Let’s say you’re attempting to run a program again and again because
you are facing some errors. When you try to debug an error, a good
strategy is try to give the program the same input because you want
to understand why it is failing for your specific input.
But sadly, every single time you run a program things are slightly
different:
- Your user input like keystrokes may be the same but the timing of these
keystrokes can be subtly different. This could result in slightly different
internal state of a TUI (Text User Interface) program from run to run even though
the raw text you may have entered is the same - If the program has a graphical IDE, even though you may click on the same buttons, the
mouse speed or mouse path is slightly different from the last run or exact mouse click
locations differ by a few pixels - If the program makes network calls, remote servers might respond to requests
slightly differently from run to run — there might be network failures, or
because the state of the remote servers is different they might still respond differently - If the program depends on time or random numbers the program might run a bit differently
as the time has changed or different random numbers are generated on every run - If the program depends on files on disk, the files may have gotten modified the last time the program
ran and as a result the error may not appear again. It may be difficult to restore the
files to the state in which the same error in the program happens again. - If the program is multithreaded, the different threads might interleave in slightly
differently ways from run to run so the results might be different
I hope you get the picture: every run of a sufficiently complex program is a special “Snowflake”
even though you may try to give it the same input.
So when a program goes wrong you have not one but two simultaneous
problems:
- Find where the program bug is in the code
- Try to set the conditions of your system and replicate
user input (and often subtle things like thread interleavings) in such a way that the program
when run again shows the same bug.
But as discussed above, so many things can change from run to run
! In fact, this is the age old problem of engineers “But it works
for me!” or alternatively “There was horrible error, likely to
appear in production… but I don’t know how to get the error again
!”
What if while running the program you were simultaneously recording
it using a record/replay facility ? Think of a video camera of
sorts, but for programs. So that when you replay it back, it runs
in exactly the same way: the CPU instructions executed are exactly
the same, when files are “read” or “written” or when network calls
are made, the results are exactly the same and so on and so forth.

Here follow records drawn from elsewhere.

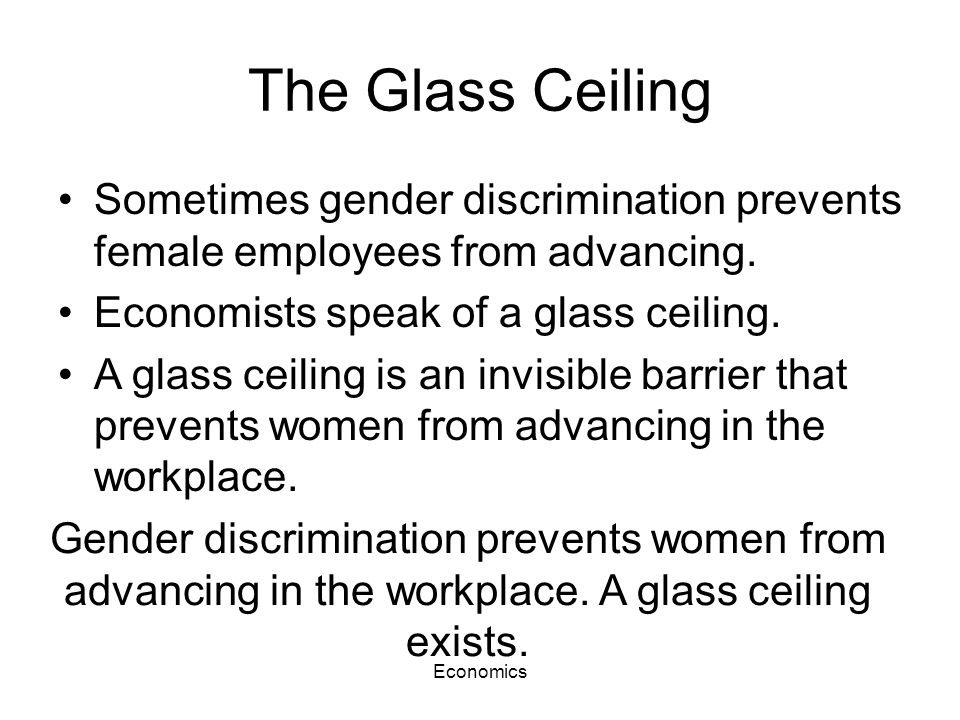 The Glass Ceiling

• Sometimes gender discrimination prevents female employees from advancing.
• Economists speak of a glass ceiling.
• A glass ceiling is an invisible barrier that prevents women from advancing in the workplace.

Gender discrimination prevents women from advancing in the workplace. A glass ceiling exists.

Economics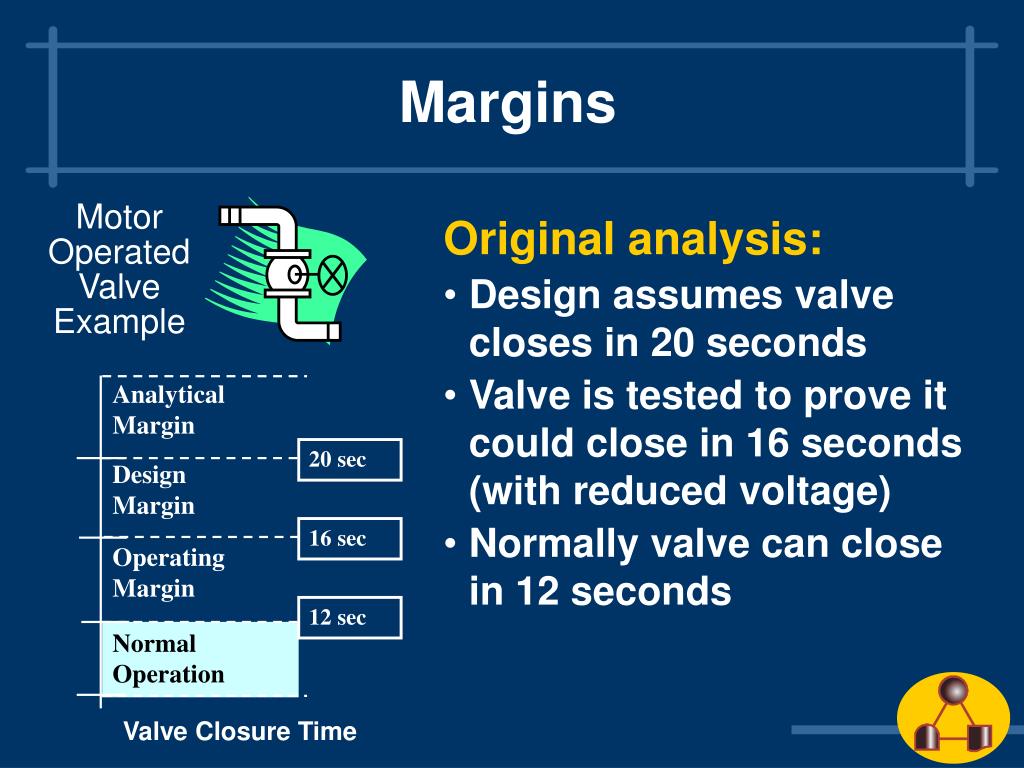 Margins

Motor Operated Valve Example

Analytical Margin

20 sec

Design Margin

16 sec

Operating Margin

12 sec

Normal Operation

Valve Closure Time

Original analysis:

• Design assumes valve closes in 20 seconds

• Valve is tested to prove it could close in 16 seconds (with reduced voltage)

• Normally valve can close in 12 seconds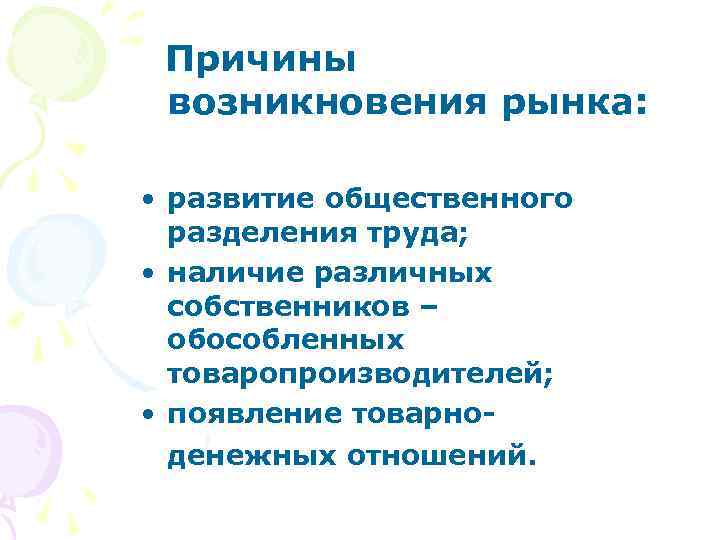 Причины возникновения рынка:

• развитие общественного разделения труда;
• наличие различных собственников – обособленных товаропроизводителей;
• появление товарно-денежных отношений.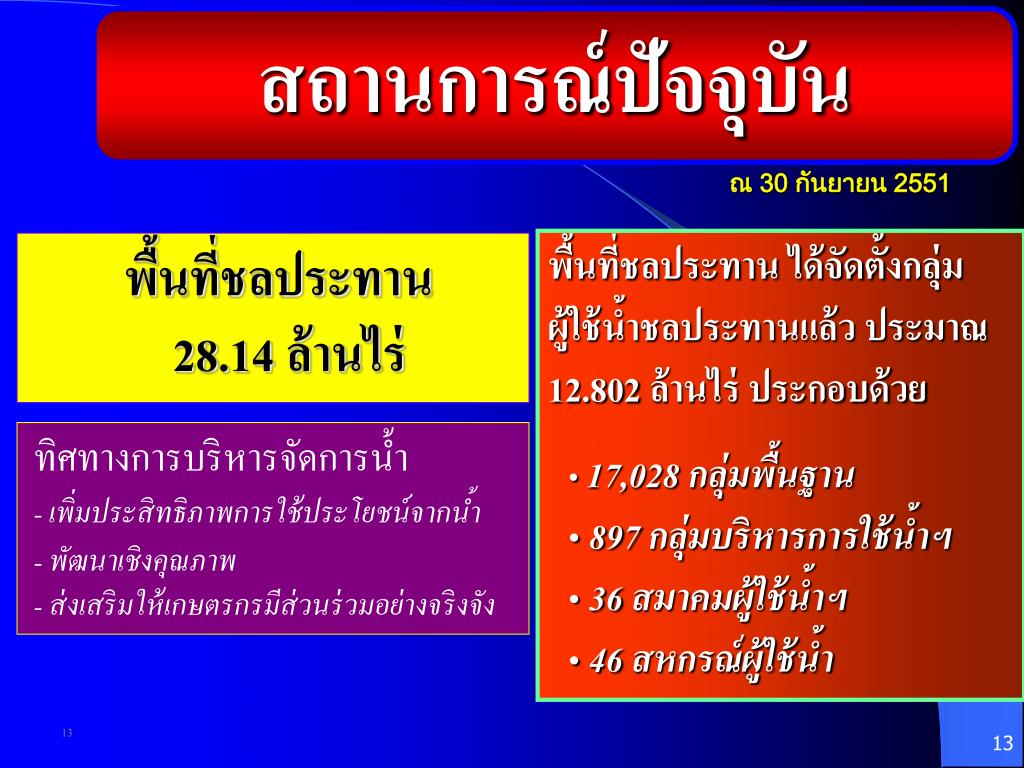 สถานการณ์ปัจจุบัน

ณ 30 กันยายน 2551

พื้นที่ชลประทาน
28.14 ล้านไร่

ทิศทางการบริหารจัดการน้ำ
- เพิ่มประสิทธิภาพการใช้ประโยชน์จากน้ำ
- พัฒนาเชิงคุณภาพ
- ส่งเสริมให้เกษตรกรมีส่วนร่วมอย่างจริงจัง

พื้นที่ชลประทาน ได้จัดตั้งกลุ่มผู้ใช้น้ำชลประทานแล้ว ประมาณ 12.802 ล้านไร่ ประกอบด้วย

• 17,028 กลุ่มพื้นฐาน
• 897 กลุ่มบริหารการใช้น้ำฯ
• 36 สมาคมผู้ใช้น้ำฯ
• 46 สหกรณ์ผู้ใช้น้ำ

13

13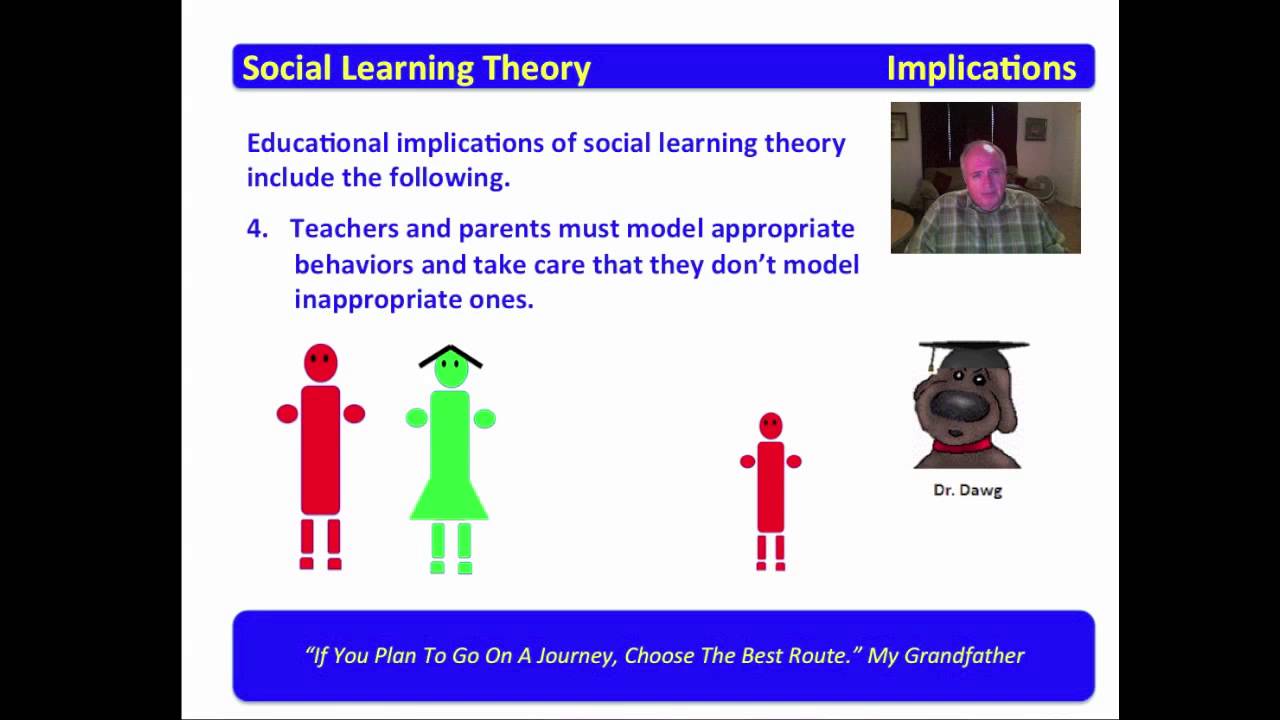 Social Learning Theory Implications

Educational implications of social learning theory include the following.

4. Teachers and parents must model appropriate behaviors and take care that they don't model inappropriate ones.

Dr. Dawg

"If You Plan To Go On A Journey, Choose The Best Route." My Grandfather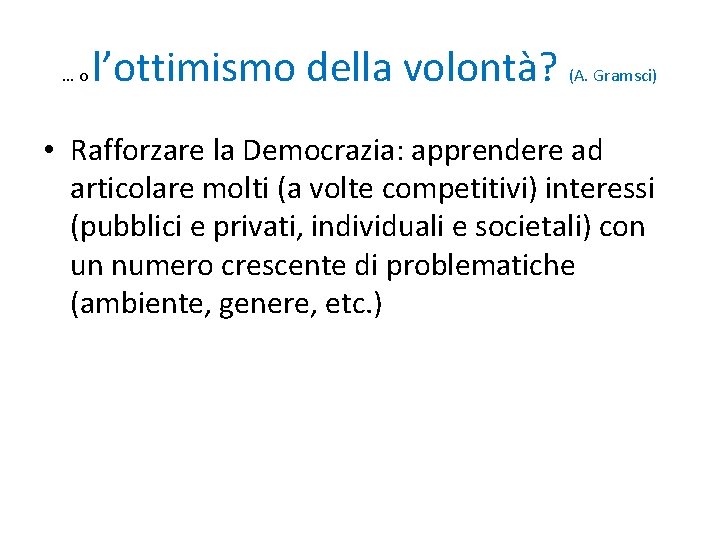 … o l’ottimismo della volontà? (A. Gramsci)

• Rafforzare la Democrazia: apprendere ad articolare molti (a volte competitivi) interessi (pubblici e privati, individuali e societali) con un numero crescente di problematiche (ambiente, genere, etc.)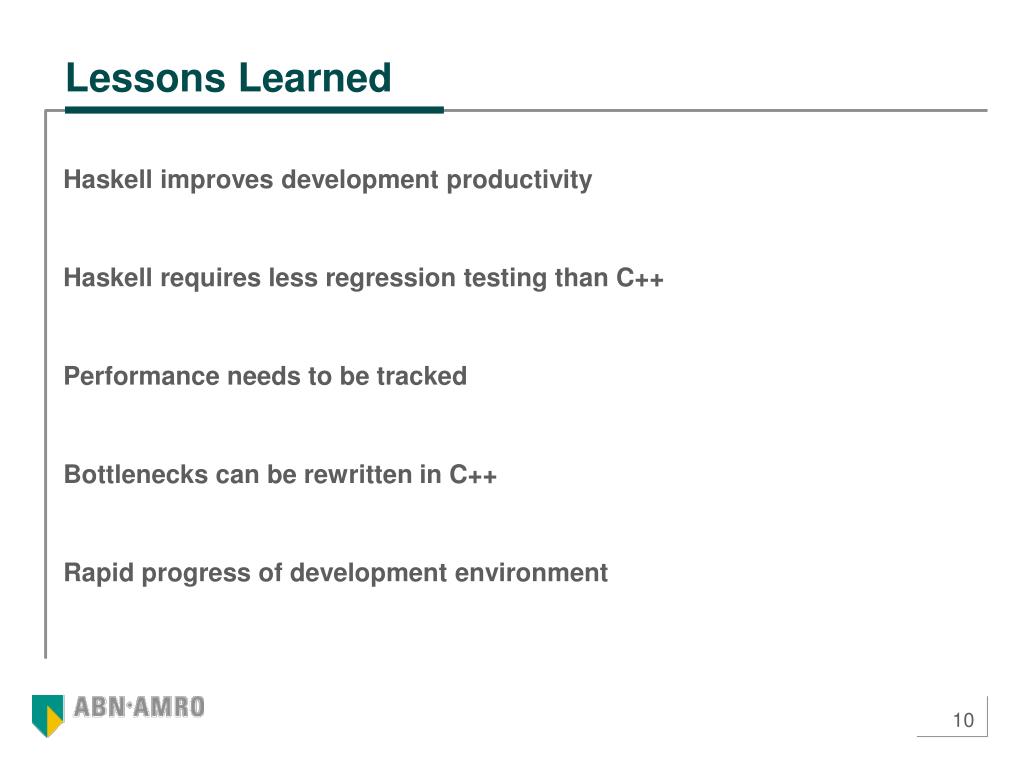 Lessons Learned

Haskell improves development productivity

Haskell requires less regression testing than C++

Performance needs to be tracked

Bottlenecks can be rewritten in C++

Rapid progress of development environment

ABN·AMRO

10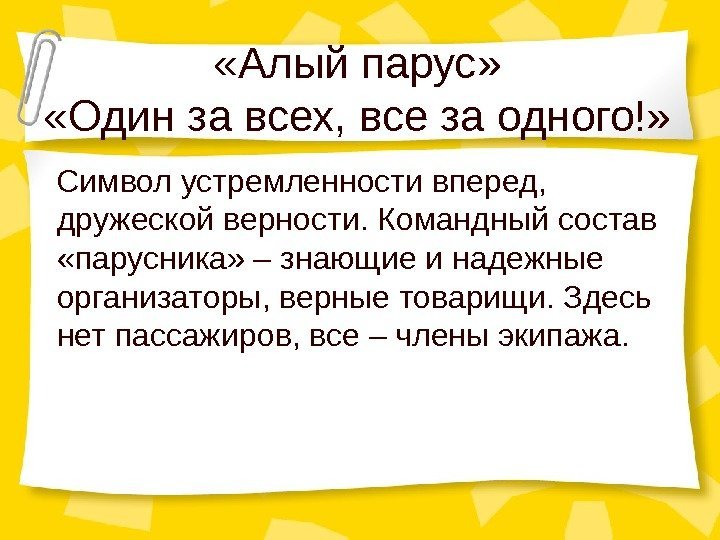 «Алый парус»
«Один за всех, все за одного!»

Символ устремленности вперед, дружеской верности. Командный состав «парусника» – знающие и надежные организаторы, верные товарищи. Здесь нет пассажиров, все – члены экипажа.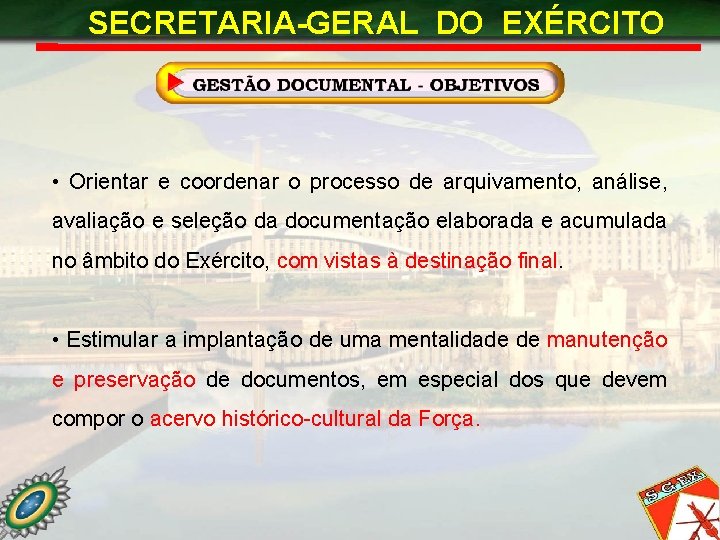 SECRETARIA-GERAL DO EXÉRCITO

GESTÃO DOCUMENTAL - OBJETIVOS

• Orientar e coordenar o processo de arquivamento, análise, avaliação e seleção da documentação elaborada e acumulada no âmbito do Exército, com vistas à destinação final.

• Estimular a implantação de uma mentalidade de manutenção e preservação de documentos, em especial dos que devem compor o acervo histórico-cultural da Força.

SGEx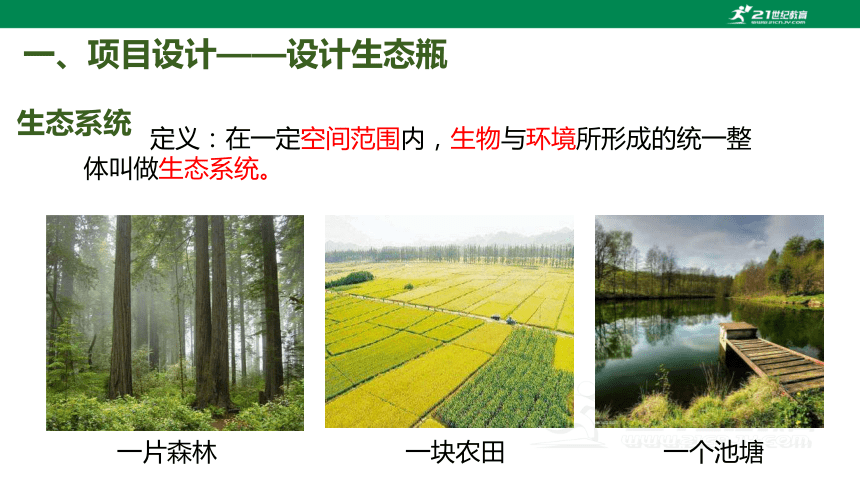 21世纪教育
www.21cnjy.com

一、项目设计——设计生态瓶

生态系统

定义：在一定空间范围内，生物与环境所形成的统一整体叫做生态系统。

一片森林

一块农田

一个池塘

As another example, say you recorded a vim/emacs session using this
record/replay facility. When replaying the recording, the program
code thinks that you’ve pressed exactly the same keys in the same
exact time sequence. The internal state of vim/emacs will be exactly
the same ! Now if there was a crash in vim/emacs that occured
during the record phase you’d be able to review it again (by replaying
again) and drill down
4 Comments
yjftsjthsd-h
Well! That eliminates one of if not the biggest problems with rr:) Is there some catch or tradeoff? Performance, maybe?
IshKebab
I had to scroll a very long way to get to the most important bit:
> Running rr record/replay without access to CPU HW performance counters is accomplished using lightweight dynamic (and static) instrumentation. The Software Counters mode rr wiki has more details in case you're curious about some more of the internals.
You should move that to the top.
db48x
Very cool. It’s difficult to praise rr too much, and it just keeps getting better. If you’re not using it, you’re missing out on a superpower.
stuaxo
Very nice.
Has anyone got rr working with python?